#1
Second song im putting up here... ive got others & plenty of ideas about but need to revise them properly. Not sure about the title at the moment too, i just took a phrase from the song. Crit 4 Crit again. I realise some of the syllabol counts dont match up and any advice on making them match is welcomed, though im pretty sure i can fix that when its put to music.

Thanks for help so far ive done a revision since it was posted

v1
My compass is broken
so i'll use the stars
The words that you'd chosen
have left me with scars
you'd met a new person,
was just another to lust

Chorus
I never got to show you
this sweet sentiment
i never tried to take you
away from your descent

v2
You've been cremated
I wont keep the ash
Ive realised i hated
your part in my past
I should have waited
but i kept your trust

Chorus
I never got to show you
this sweet sentiment
i never tried to take you
away from your descent

bridge
Regrets should stay in the past
Forget promises that didnt last
*solo*

v3 (different structure/sound)
The stars are making no sense
and im lost in a bleak black abyss
blinded and my muscles tense
still adjusting without my bliss

Chorus
I never got to show you
this sweet sentiment
i never tried to take you
away from your descent

comments/criticismwelcomed
Last edited by StonaLemons at Jan 13, 2007,
#2
The metaphors in this are great.
The complaint I have here is in some of the rhyming.

I never got to show you
what i have inside
i never tried to take you
where i still hide


"Hide" and "inside". Rack your brain for some better rhymes, you can do better than that!
Also, the other problem with this is your tendency to break the rhythm and the flow. Try finding how to express what you want to say in a way that flows better; that's what makes it a song! Remember that.

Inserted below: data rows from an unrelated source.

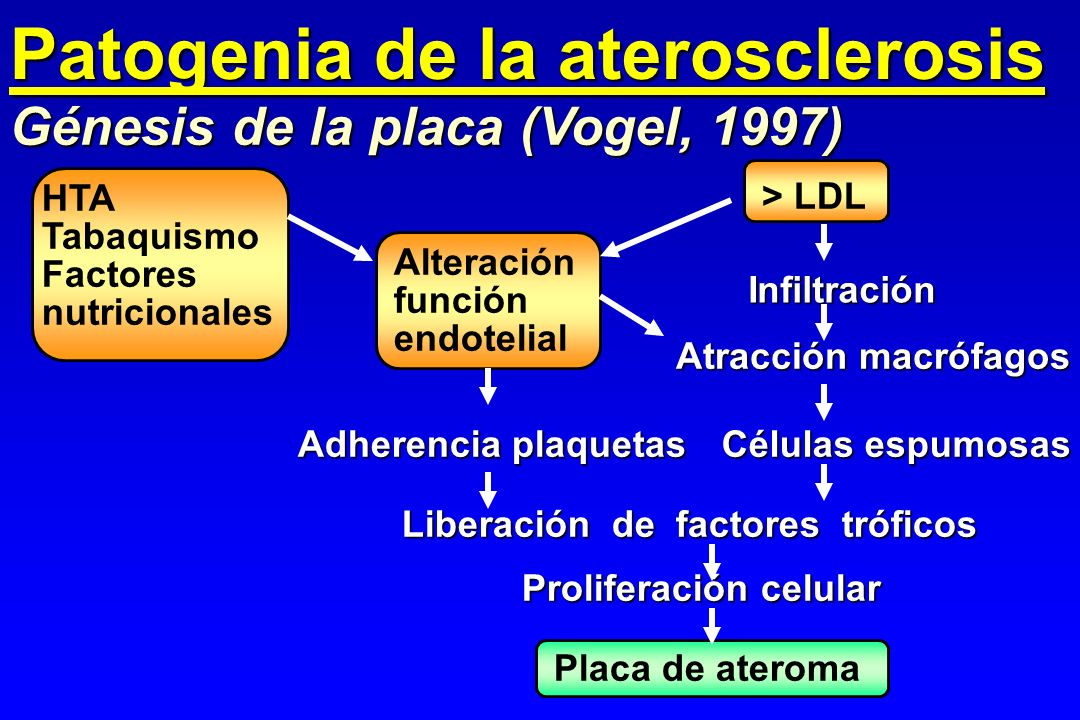 Patogenia de la aterosclerosis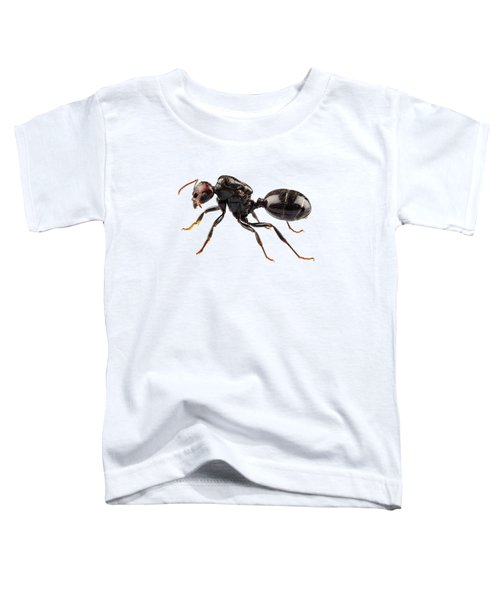 Black Garden Ant Species Lasius Niger Toddler T-Shirt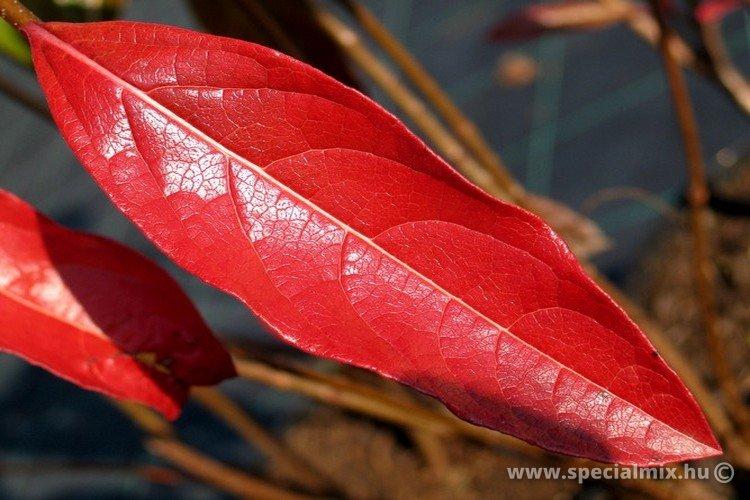 Viburnum nudum PINK BEAUTY
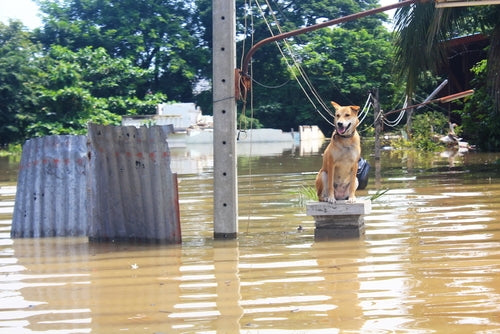 Dog stuck in flooding waters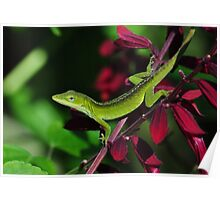 Early Morning Anole Poster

Nice job! With a few more revisions this could be very good.
#3
v1
My compass is broken
so i'll use the stars
The words were spoken
time to heal these scars
you've met a new person,
a new person to lust


okay first of all... this needs to be past tense because the person is dead right?.... and L3 and 4 don't seem to work... flow seems off with them... and it's kind of too easy of a line if you know what i mean.... also the last line sounds awkward because of the second use of "person"... just an idea anyways.... here's a suggestion of how this stanza might work:

"my compass is broken,
so i'll use the stars.
the words that you'd chosen,
have left me with scars.
you'd met a new person,
was just another to lust"


Chorus

I never got to show you
what i have inside
i never tried to take you
where i still hide


this sounds alright... simple but thats okay in this case... last line needs more though... at the very least add a "to" to the beginning of the line.... and in L3... the "I" should be "I'd" i'm pretty sure.


v2
You've been cremated
I wont keep the ash
And realised i hated
your part in my past
and you never skated,
never skated with me


okay... a couple things about this stanza... L3 would be more appropriately said as "I realize i've hated"..... also i'm not a big fan of the random mention of skating... but if you like it, use it.... just add a "how" after the "and" in L5.


Chorus
I never got to show you
what i have inside
i never tried to take you
where i still hide


bridge
Regrets should stay in the past
Forget promises that didnt last
*solo*


this looks alright.


v3 (different structure/sound)
The stars are making no sense
and im lost in a deep sea abyss
blinded and my muscles tense
still adjusting without my bliss


to me this doesnt make sense... if you're under the sea how do the stars have anything to do with you? .... i liked the stars line because it was a reference to the opening stanza... but the sea idea doesnt seem to work i dont think.... maybe use "pitch black abyss" or something like that... because that supports your next line too.


Chorus
I never got to show you
what i have inside
i never tried to take you
where i still hide


okay cool song... few small things to change in my opinion... worth sticking with though... keep it up.... and thanks a lot for your comments on mine.